Coffee consumption and mortality in Japan with 18 years of follow-up: the Jichi Medical School Cohort Study
Coffee consumption can be expected to reduce mortality due to cardiovascular diseases and cancer. This study tested the hypothesis of an inverse association between coffee intake and all-cause mortality and mortality due to cancer, coronary heart disease, or stroke.
Prospective cohort study.
We analyzed data from the Jichi Medical School Cohort Study, Japan, enrolling 9946 subjects (men/women: 3870/6,076, age: 19–93 years) from 12 communities. A food frequency questionnaire assessing the subjects’ daily coffee consumption was used.
During an average follow-up of 18.4 years, the total number of deaths was 2024, including 677 for cancer, 238 for coronary heart disease, and 244 for stroke. Cox proportional hazards models were used to calculate hazard ratios (HRs) and 95% confidence intervals (CIs) of all-cause mortality and cause-specific mortality due to cancer, coronary heart disease, and stroke. Overall, no significant association was shown between coffee consumption and all-cause mortality. In the cause-specific mortality analyses, stroke mortality was significantly lower in those who consumed 1–2 cups of coffee daily (HR [95% CI]: 0.63 [0.42–0.95]) than in those who do not consume coffee, and this association occurred only in men.

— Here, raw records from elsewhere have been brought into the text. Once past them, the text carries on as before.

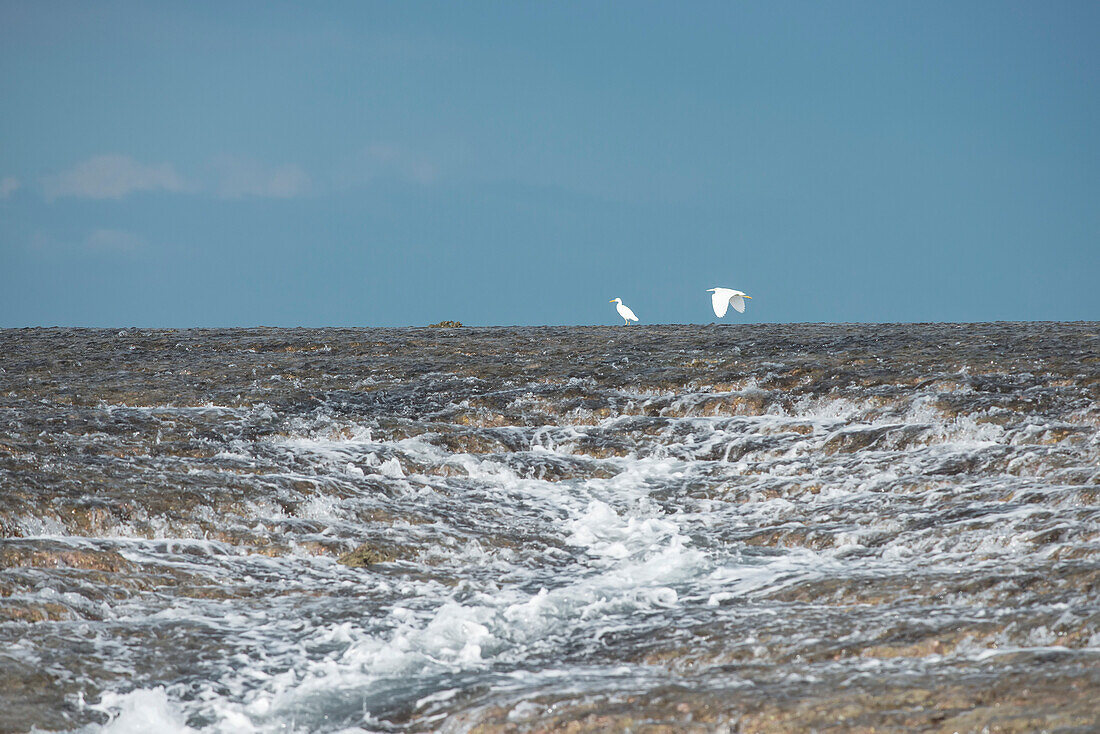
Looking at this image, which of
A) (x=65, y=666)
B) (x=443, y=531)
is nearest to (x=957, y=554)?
(x=443, y=531)

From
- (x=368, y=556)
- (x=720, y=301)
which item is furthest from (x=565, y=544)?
(x=720, y=301)

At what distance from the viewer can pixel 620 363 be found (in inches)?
880

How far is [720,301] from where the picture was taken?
32875 mm

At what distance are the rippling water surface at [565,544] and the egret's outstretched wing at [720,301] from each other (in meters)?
10.0

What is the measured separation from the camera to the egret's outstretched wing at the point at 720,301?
3256 cm

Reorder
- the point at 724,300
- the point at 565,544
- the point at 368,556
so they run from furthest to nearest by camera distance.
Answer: the point at 724,300 < the point at 565,544 < the point at 368,556

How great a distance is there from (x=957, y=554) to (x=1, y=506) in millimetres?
12292

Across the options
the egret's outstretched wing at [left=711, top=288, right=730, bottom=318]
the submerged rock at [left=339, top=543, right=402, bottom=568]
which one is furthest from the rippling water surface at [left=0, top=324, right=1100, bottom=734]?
the egret's outstretched wing at [left=711, top=288, right=730, bottom=318]

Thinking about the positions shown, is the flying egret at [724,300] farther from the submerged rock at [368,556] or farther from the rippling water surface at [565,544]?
the submerged rock at [368,556]

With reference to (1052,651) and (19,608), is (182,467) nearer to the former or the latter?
(19,608)

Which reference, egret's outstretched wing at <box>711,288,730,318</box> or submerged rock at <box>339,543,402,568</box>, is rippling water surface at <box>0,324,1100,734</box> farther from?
egret's outstretched wing at <box>711,288,730,318</box>

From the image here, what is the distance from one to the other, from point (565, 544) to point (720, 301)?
21.0m

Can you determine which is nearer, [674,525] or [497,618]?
[497,618]

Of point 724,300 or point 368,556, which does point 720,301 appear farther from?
point 368,556
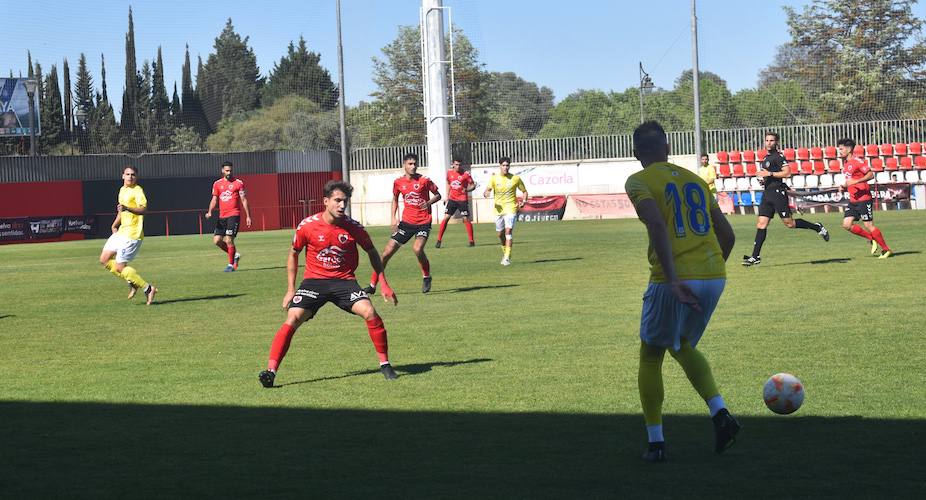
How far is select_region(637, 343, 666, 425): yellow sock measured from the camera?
6.56 metres

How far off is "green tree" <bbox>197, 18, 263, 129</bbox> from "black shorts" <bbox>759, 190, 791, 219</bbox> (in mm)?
84226

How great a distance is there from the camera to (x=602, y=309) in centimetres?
1438

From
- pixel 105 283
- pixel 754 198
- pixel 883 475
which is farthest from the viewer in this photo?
pixel 754 198

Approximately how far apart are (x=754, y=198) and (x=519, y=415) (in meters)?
46.3

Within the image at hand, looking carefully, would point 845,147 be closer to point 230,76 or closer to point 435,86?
point 435,86

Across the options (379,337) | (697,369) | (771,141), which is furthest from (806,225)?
(697,369)

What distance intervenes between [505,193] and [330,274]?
46.5 feet

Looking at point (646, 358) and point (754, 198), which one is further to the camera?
point (754, 198)

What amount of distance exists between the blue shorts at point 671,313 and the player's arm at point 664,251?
0.09 metres

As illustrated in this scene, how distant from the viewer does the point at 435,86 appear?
50.9 m

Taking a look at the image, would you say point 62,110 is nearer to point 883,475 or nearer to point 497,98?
point 497,98

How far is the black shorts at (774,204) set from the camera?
20125 mm

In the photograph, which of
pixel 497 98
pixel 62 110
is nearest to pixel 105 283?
pixel 497 98

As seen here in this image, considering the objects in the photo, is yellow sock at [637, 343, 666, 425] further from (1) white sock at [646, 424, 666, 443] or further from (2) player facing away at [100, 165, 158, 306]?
(2) player facing away at [100, 165, 158, 306]
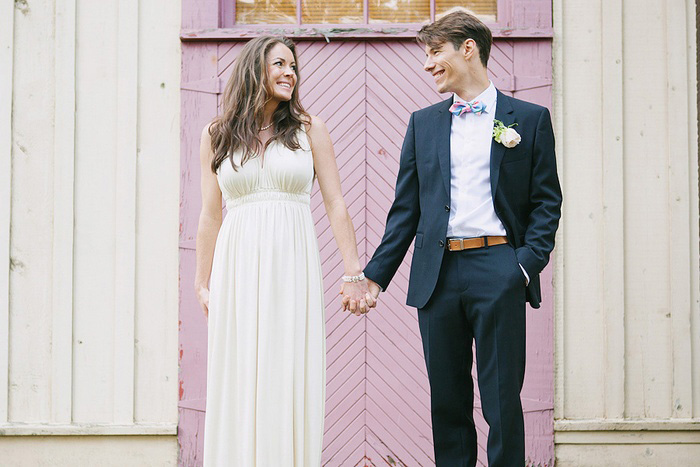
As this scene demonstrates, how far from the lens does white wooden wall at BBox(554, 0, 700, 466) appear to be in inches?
219

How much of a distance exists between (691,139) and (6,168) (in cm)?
453

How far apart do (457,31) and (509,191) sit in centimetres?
78

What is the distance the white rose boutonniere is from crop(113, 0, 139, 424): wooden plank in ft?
9.28

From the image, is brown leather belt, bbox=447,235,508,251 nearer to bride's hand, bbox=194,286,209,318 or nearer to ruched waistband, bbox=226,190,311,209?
ruched waistband, bbox=226,190,311,209

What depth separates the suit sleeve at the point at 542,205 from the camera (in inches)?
148

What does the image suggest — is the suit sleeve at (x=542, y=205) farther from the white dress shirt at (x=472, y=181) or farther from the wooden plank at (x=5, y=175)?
the wooden plank at (x=5, y=175)

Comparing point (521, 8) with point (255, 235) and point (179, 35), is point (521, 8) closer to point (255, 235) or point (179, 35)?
point (179, 35)

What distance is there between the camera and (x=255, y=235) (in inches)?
154

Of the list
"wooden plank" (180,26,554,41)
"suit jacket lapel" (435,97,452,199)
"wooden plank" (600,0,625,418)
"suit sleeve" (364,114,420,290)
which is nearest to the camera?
"suit jacket lapel" (435,97,452,199)

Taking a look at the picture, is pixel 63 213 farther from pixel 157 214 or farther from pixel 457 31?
pixel 457 31

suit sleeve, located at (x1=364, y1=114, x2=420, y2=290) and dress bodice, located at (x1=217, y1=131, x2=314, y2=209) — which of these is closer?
dress bodice, located at (x1=217, y1=131, x2=314, y2=209)

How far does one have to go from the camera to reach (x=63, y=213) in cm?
573

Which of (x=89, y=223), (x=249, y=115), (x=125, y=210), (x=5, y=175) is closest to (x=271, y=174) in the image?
(x=249, y=115)

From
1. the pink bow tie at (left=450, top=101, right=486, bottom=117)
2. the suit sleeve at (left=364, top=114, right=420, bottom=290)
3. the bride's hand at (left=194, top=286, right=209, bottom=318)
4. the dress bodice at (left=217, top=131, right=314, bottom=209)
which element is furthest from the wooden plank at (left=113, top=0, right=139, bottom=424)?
the pink bow tie at (left=450, top=101, right=486, bottom=117)
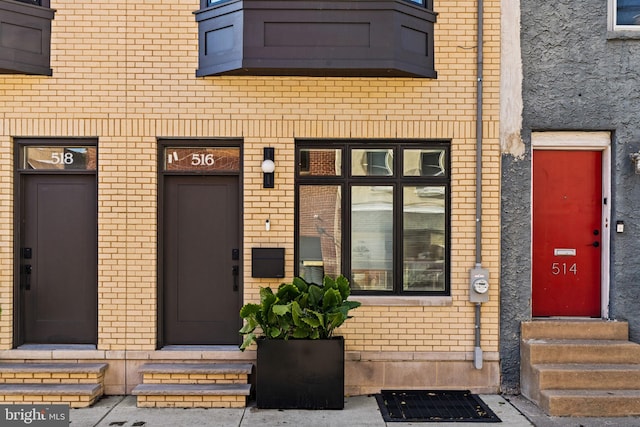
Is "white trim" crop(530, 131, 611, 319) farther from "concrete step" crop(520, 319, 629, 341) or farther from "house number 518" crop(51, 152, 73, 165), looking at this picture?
"house number 518" crop(51, 152, 73, 165)

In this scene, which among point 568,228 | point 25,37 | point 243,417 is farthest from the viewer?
point 568,228

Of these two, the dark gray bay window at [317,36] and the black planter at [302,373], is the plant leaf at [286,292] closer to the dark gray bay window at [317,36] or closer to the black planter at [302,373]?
the black planter at [302,373]

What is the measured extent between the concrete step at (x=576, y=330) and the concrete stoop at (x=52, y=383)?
513 cm

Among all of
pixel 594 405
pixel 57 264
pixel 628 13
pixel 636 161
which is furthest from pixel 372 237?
pixel 628 13

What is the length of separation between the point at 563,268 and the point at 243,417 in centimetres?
432

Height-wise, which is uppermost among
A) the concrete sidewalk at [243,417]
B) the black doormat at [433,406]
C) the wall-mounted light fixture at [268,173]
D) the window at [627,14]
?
the window at [627,14]

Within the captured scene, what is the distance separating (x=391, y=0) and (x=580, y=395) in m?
4.88

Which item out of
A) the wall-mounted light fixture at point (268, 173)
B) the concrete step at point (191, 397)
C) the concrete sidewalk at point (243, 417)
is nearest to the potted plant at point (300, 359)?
the concrete sidewalk at point (243, 417)

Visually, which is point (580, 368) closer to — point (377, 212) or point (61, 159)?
→ point (377, 212)

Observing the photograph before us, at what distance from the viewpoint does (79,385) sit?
253 inches

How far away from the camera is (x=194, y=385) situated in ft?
21.0

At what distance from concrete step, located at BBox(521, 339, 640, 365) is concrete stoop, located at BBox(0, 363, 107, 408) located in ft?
16.7

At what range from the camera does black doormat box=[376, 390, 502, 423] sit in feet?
19.3

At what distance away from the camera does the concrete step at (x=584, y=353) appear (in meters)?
6.43
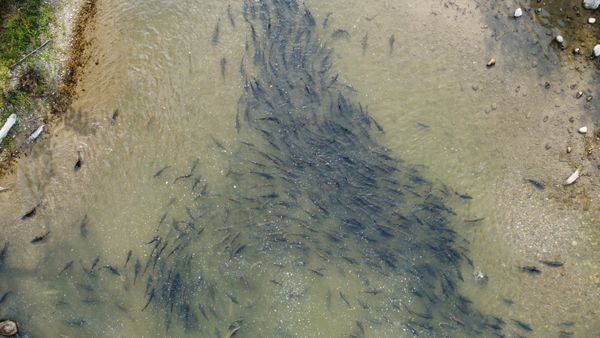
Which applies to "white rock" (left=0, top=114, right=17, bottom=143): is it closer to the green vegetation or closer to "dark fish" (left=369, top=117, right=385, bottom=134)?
the green vegetation

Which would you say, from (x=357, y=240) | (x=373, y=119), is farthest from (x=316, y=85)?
(x=357, y=240)

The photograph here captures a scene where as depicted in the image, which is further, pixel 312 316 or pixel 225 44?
pixel 225 44

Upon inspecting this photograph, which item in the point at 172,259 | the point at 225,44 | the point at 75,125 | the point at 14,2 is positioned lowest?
the point at 172,259

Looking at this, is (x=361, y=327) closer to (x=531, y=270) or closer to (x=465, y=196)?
(x=465, y=196)

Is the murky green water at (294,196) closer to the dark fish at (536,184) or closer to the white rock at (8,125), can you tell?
the dark fish at (536,184)

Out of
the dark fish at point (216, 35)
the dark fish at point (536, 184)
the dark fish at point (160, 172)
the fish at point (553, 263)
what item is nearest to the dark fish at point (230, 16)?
the dark fish at point (216, 35)

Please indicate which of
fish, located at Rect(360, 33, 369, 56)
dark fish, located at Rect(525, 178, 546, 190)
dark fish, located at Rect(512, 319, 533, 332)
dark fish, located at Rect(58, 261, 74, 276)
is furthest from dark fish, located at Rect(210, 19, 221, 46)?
dark fish, located at Rect(512, 319, 533, 332)

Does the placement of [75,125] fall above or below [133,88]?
below

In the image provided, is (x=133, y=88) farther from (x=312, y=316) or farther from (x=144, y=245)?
(x=312, y=316)
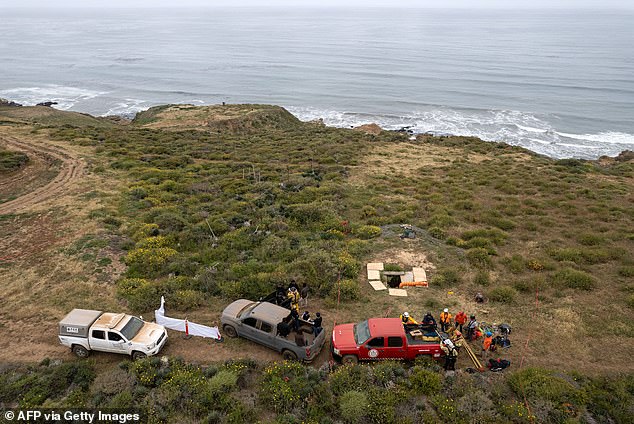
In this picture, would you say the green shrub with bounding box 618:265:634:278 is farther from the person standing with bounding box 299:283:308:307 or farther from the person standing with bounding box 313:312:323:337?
the person standing with bounding box 313:312:323:337

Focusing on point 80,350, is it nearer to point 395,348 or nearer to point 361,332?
point 361,332

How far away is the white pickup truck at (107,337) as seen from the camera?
14.0 meters

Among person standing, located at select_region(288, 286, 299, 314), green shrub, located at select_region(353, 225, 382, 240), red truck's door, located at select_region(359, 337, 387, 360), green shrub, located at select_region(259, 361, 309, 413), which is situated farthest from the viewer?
green shrub, located at select_region(353, 225, 382, 240)

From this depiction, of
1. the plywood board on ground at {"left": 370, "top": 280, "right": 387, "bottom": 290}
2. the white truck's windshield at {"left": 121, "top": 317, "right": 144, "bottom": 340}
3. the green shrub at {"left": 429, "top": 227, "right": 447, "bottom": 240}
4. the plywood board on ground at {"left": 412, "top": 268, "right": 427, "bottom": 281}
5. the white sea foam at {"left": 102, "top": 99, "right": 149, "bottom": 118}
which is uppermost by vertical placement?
the white truck's windshield at {"left": 121, "top": 317, "right": 144, "bottom": 340}

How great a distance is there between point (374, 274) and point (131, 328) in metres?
11.0

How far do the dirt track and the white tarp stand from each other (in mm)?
17057

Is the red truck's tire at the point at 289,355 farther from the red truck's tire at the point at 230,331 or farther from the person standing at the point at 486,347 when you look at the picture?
the person standing at the point at 486,347

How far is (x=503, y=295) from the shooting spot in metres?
17.7

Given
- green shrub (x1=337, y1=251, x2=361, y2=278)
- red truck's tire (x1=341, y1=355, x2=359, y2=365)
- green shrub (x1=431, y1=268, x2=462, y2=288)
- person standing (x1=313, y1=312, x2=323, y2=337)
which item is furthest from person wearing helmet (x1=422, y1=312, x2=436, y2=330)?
green shrub (x1=337, y1=251, x2=361, y2=278)

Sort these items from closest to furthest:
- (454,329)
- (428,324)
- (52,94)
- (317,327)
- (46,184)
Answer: (317,327) < (428,324) < (454,329) < (46,184) < (52,94)

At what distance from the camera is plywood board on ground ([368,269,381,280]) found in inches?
757

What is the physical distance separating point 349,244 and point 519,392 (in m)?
11.7

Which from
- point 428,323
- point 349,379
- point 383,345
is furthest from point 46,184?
point 428,323

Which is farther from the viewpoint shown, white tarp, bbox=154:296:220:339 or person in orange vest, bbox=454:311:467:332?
person in orange vest, bbox=454:311:467:332
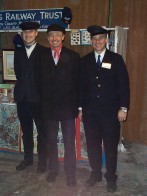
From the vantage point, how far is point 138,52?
4664 millimetres

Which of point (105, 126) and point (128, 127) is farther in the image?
point (128, 127)

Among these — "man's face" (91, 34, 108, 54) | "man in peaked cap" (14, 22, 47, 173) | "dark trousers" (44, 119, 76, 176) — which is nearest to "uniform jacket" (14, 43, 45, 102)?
"man in peaked cap" (14, 22, 47, 173)

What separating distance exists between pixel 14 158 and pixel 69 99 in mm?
1561

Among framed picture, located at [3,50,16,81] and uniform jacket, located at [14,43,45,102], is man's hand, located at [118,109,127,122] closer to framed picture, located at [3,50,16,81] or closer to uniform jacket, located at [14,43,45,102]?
uniform jacket, located at [14,43,45,102]

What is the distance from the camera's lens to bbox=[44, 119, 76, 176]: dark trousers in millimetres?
3250

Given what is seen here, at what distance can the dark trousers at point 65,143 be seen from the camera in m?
3.25

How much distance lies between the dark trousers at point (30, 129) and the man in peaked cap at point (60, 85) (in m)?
0.31

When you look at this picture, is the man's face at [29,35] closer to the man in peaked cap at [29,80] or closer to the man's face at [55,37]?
the man in peaked cap at [29,80]

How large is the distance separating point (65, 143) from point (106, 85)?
0.85 metres

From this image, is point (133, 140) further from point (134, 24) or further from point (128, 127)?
point (134, 24)

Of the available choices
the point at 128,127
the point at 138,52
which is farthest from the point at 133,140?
the point at 138,52

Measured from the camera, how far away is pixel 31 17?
4680mm

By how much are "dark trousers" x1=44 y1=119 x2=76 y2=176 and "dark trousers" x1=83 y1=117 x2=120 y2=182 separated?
19 cm

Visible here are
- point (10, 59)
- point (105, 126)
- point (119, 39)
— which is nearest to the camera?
point (105, 126)
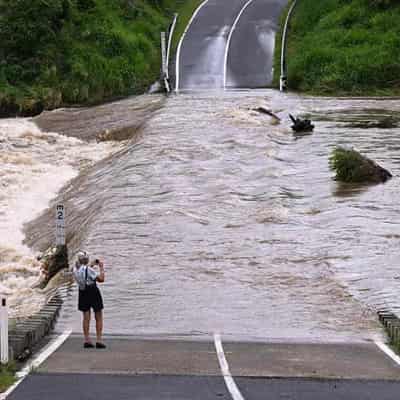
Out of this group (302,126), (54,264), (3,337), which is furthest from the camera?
(302,126)

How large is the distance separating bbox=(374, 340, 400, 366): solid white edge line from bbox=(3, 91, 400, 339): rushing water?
72 centimetres

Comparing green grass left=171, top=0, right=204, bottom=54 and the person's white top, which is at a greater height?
green grass left=171, top=0, right=204, bottom=54

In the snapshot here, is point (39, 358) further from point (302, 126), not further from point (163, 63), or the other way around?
point (163, 63)

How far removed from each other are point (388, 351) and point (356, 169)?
12.6 meters

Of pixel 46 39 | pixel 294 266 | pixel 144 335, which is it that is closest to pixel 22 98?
pixel 46 39

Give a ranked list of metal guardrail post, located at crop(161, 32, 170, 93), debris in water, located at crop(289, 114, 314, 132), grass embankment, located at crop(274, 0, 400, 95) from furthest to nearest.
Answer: metal guardrail post, located at crop(161, 32, 170, 93) → grass embankment, located at crop(274, 0, 400, 95) → debris in water, located at crop(289, 114, 314, 132)

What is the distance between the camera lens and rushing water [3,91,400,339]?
54.5ft

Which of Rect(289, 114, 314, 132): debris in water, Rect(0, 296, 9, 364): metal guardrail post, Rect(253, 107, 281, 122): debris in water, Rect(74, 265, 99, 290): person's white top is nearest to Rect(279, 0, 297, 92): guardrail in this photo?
Rect(253, 107, 281, 122): debris in water

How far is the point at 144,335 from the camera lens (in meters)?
15.1

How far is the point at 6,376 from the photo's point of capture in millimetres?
12047

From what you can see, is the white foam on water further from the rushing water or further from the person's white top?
the person's white top

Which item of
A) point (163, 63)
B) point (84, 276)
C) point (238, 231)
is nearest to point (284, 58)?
point (163, 63)

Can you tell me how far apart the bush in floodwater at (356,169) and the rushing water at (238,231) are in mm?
466

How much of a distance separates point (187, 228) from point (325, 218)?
3196 mm
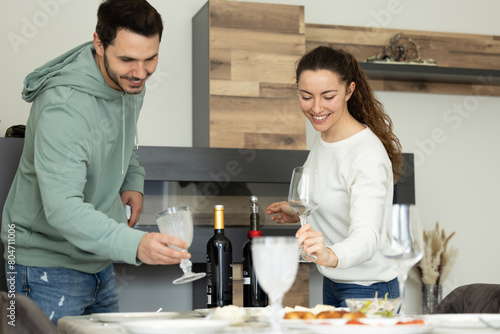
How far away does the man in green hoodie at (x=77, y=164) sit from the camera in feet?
4.72

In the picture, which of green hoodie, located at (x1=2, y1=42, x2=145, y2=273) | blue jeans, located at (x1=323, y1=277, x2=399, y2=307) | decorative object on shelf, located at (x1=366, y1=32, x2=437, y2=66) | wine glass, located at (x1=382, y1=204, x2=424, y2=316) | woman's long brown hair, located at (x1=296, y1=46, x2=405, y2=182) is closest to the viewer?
wine glass, located at (x1=382, y1=204, x2=424, y2=316)

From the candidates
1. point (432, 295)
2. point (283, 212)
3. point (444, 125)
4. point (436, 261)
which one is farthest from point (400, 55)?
point (283, 212)

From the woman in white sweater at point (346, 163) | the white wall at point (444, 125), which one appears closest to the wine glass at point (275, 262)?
the woman in white sweater at point (346, 163)

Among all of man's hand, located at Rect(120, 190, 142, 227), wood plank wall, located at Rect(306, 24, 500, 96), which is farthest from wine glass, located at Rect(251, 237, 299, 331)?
wood plank wall, located at Rect(306, 24, 500, 96)

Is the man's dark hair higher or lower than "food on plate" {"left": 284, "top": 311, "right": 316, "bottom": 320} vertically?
higher

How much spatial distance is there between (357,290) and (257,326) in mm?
621

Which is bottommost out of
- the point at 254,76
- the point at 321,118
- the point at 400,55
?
the point at 321,118

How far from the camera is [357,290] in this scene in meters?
1.68

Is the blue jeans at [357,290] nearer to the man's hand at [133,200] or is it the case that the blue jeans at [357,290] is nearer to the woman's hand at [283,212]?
the woman's hand at [283,212]

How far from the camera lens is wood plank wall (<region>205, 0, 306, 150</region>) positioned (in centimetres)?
313

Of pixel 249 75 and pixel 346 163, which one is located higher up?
pixel 249 75

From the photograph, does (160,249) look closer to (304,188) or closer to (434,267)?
(304,188)

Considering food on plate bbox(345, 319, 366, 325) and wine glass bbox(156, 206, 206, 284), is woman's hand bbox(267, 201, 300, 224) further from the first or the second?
food on plate bbox(345, 319, 366, 325)

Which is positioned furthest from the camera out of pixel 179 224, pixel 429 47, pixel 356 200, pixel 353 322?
pixel 429 47
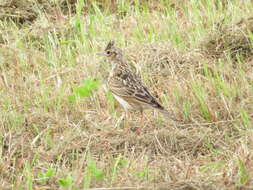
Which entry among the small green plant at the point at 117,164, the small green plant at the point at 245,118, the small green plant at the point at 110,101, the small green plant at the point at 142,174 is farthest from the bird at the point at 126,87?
the small green plant at the point at 142,174

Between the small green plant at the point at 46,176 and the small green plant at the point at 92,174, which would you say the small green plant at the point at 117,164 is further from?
the small green plant at the point at 46,176

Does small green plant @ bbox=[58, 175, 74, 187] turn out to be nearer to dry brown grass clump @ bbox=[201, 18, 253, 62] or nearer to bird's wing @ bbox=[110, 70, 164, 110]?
bird's wing @ bbox=[110, 70, 164, 110]

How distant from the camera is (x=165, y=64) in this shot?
8.48m

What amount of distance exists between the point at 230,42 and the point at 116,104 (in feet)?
6.08

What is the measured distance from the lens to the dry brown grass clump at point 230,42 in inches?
344

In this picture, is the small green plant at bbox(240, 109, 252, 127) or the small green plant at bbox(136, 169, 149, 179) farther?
the small green plant at bbox(240, 109, 252, 127)

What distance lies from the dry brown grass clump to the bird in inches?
49.1

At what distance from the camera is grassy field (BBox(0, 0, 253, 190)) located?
5.88 m

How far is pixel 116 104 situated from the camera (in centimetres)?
796

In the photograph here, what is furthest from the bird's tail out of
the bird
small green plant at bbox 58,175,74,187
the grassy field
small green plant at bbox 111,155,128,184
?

This study showed no significant association between coffee consumption and all-cause mortality. A U-shaped association between coffee consumption and stroke mortality with a 37% lower stroke mortality, only significant in men who consume 1–2 cups of coffee daily was observed. It is necessary to examine the possibility of intervention studies to reduce stroke mortality through coffee consumption.